[Dataset entries]
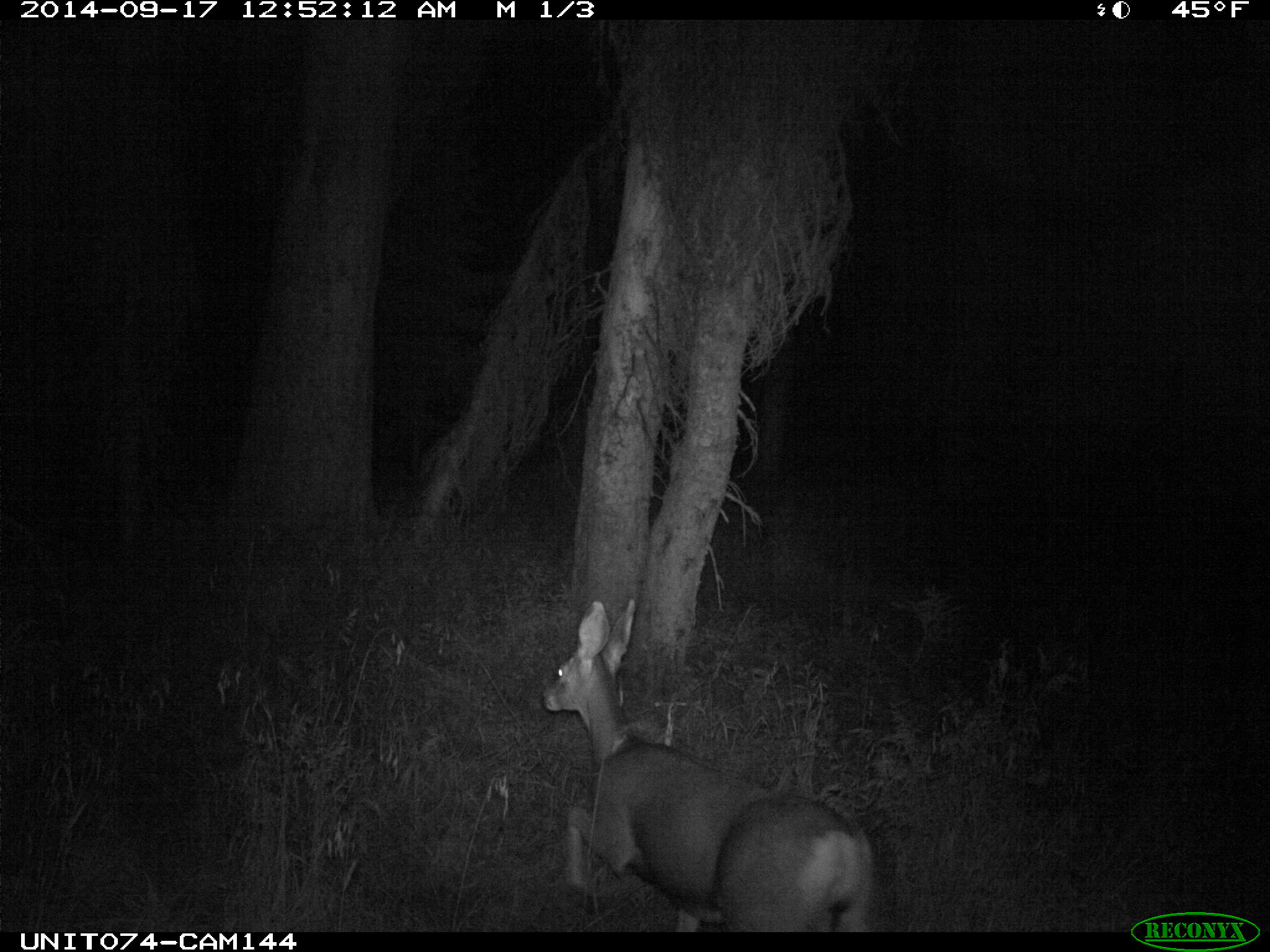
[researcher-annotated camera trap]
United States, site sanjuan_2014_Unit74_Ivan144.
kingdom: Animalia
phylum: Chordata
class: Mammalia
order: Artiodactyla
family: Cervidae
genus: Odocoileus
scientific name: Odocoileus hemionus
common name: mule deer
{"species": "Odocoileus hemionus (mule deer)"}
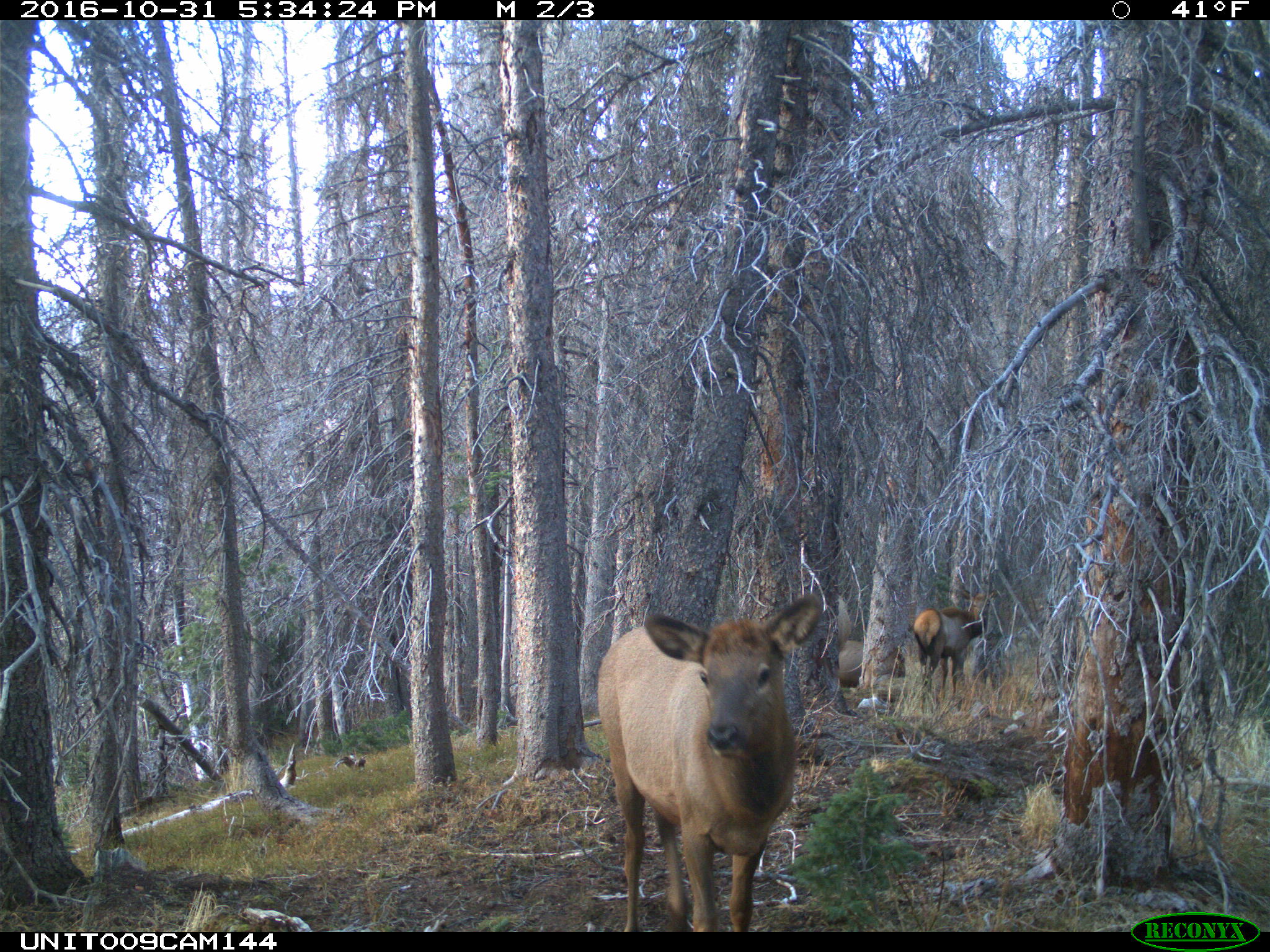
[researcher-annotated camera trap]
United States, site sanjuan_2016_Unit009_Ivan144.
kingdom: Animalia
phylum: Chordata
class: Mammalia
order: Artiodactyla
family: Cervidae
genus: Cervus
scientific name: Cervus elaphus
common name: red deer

__TASK PROMPT__.
Transcribe the entries above verbatim, excluding any image.

__SOLVED PROBLEM__.
[researcher-annotated camera trap]
United States, site sanjuan_2014_Unit74_Ivan144.
kingdom: Animalia
phylum: Chordata
class: Mammalia
order: Artiodactyla
family: Cervidae
genus: Odocoileus
scientific name: Odocoileus hemionus
common name: mule deer
{"species": "Odocoileus hemionus (mule deer)"}
[researcher-annotated camera trap]
United States, site sanjuan_2016_Unit009_Ivan144.
kingdom: Animalia
phylum: Chordata
class: Mammalia
order: Artiodactyla
family: Cervidae
genus: Cervus
scientific name: Cervus elaphus
common name: red deer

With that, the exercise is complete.